Another variant is Blackjack Switch, a version of blackjack in which a player is dealt two hands and is allowed to switch cards. For example, if the player is dealt 10-6 and 5-10, then the player can switch two cards to make hands of 10-10 and 6-5. Natural blackjacks are paid 1:1 instead of the standard 3:2, and a dealer 22 is a push.
In Multiple Action Blackjack the player places between 2 or 3 bets on a single hand. The dealer then gets a hand for each bet the player places on a hand. This essentially doubles the number of hands a single dealer can play per hour. Splitting and Doubling are still allowed.
Recently, thanks to the popularity of poker, Elimination Blackjack has gained a following. Elimination Blackjack is a tournament format of blackjack.
Many casinos offer optional side bets at standard blackjack tables. For example, one common side-bet is "Royal Match", in which the player is paid if his first two cards are in the same suit, and receives a higher payout if they are a suited queen and king (and a jackpot payout if both the player and the dealer have a suited queen-king hand). Another increasingly common variant is "21+3," in which the player's two cards and the dealer's up card form a three-card poker hand; players are paid 9 to 1 on a straight, flush or three of a kind. These side bets invariably offer worse odds than well-played blackjack.

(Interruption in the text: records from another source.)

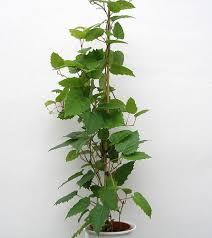 plants u0026 flowers kangaroo vine
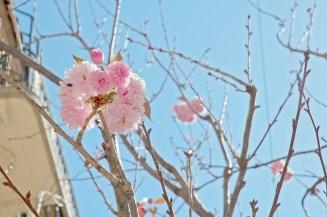 Pink Flowers, Tree, San Francisco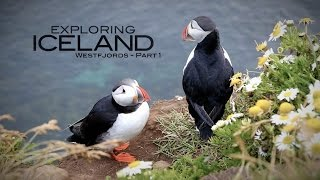 Iceland Part 3 - Westfjords and the Látrabjarg Bird Cliffs to see Puffins.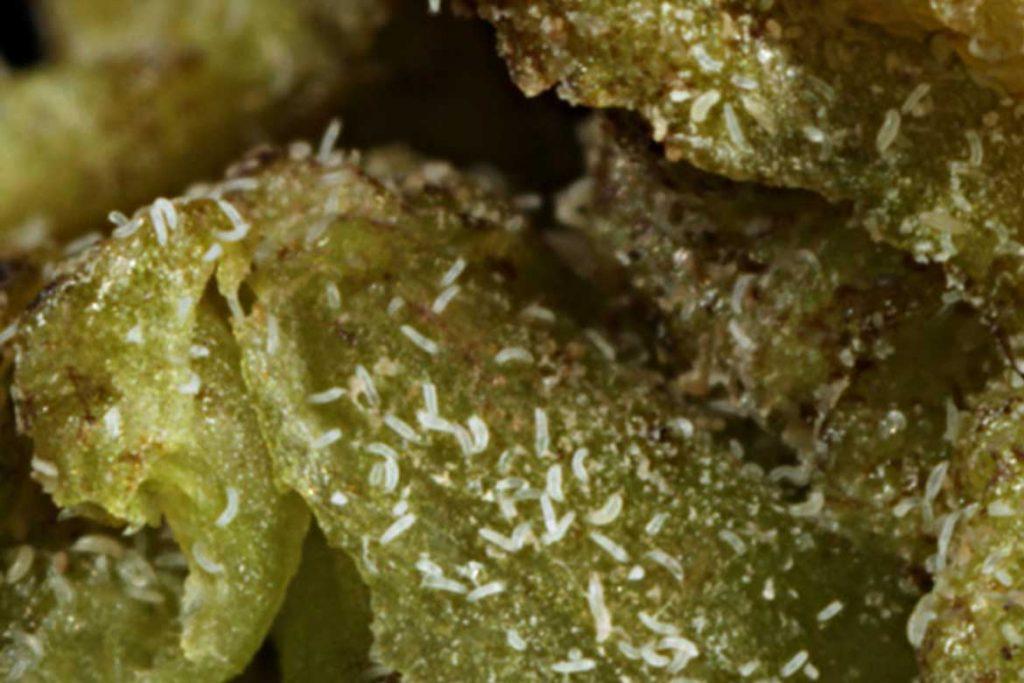 Меры борьбы с почковым клещом на смородине червь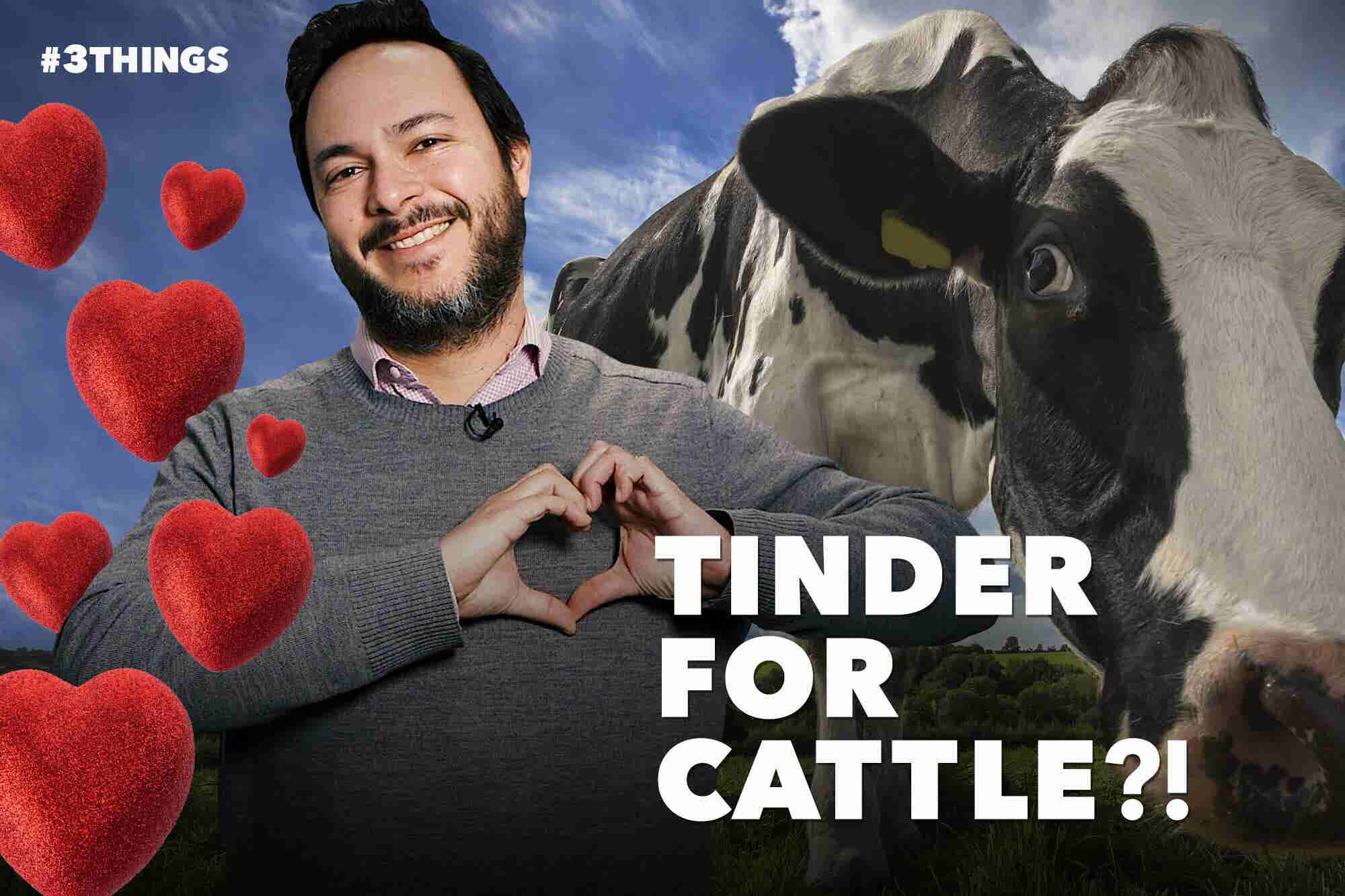 There's a New Version of Tinder Made Just for Cattle (60-Second Video)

In April 2007 a new version of Blackjack, called Three Card Blackjack was approved for play in the State of Washington. Three Card Blackjack is played with one deck of 52 cards. In Three Card Blackjack the players place an ante bet. The players and dealer are then dealt 3 cards each. The players make the best blackjack (21) hand they can using 2 or all 3 cards. If the player likes his hand he makes a play bet that is equivalent to the ante bet. The dealer must qualify with an 18 or better. If the dealer qualifies and the player beats the dealer, the player is paid 1-1 on both the Ante and Play bets. If the dealer does not qualify, the player is paid 1-1 on his Ante bet and Play bet pushes. There is no hitting and no busting. At the same time that the player makes the Ante bet, he has the option of making an Ace Plus bet. If the player has one Ace in his hand of 3 cards, he gets paid 1-1. An Ace and a 10 or Face Card pays 3-1. An Ace and two 10's or Face cards is paid 5-1. Two Aces pays 15-1. Three Aces pays 100-1.